> WORK TO BE COMPLETED: Output these lines as a Markdown table with the columns Row and Line, numbering each row and skipping blank lines. Leave the pictures out.

> RECORDS PROVIDED:
-- BEGIN --
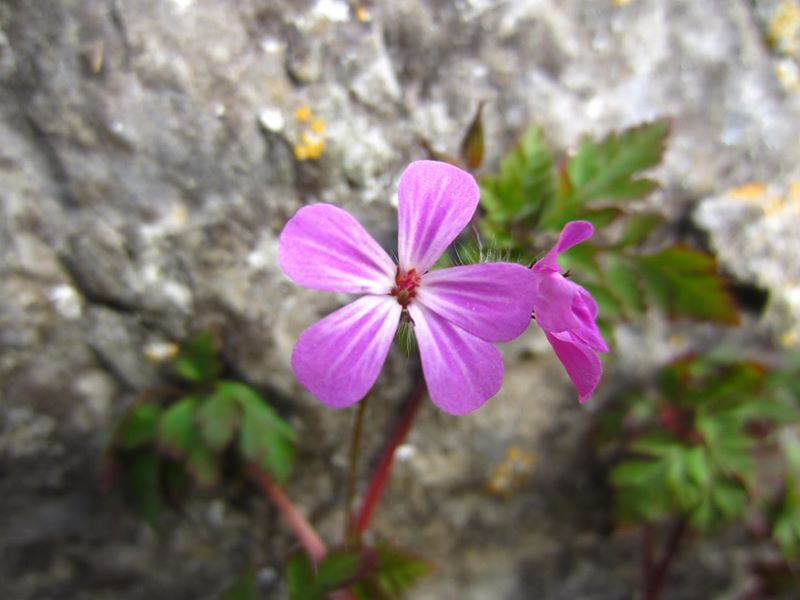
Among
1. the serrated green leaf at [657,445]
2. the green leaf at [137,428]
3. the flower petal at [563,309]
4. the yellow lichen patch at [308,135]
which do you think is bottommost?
-- END --
> RESPONSE TO THE EXERCISE:
| Row | Line |
|---|---|
| 1 | Among |
| 2 | 1. the serrated green leaf at [657,445] |
| 3 | 2. the green leaf at [137,428] |
| 4 | 3. the flower petal at [563,309] |
| 5 | 4. the yellow lichen patch at [308,135] |
| 6 | which do you think is bottommost? |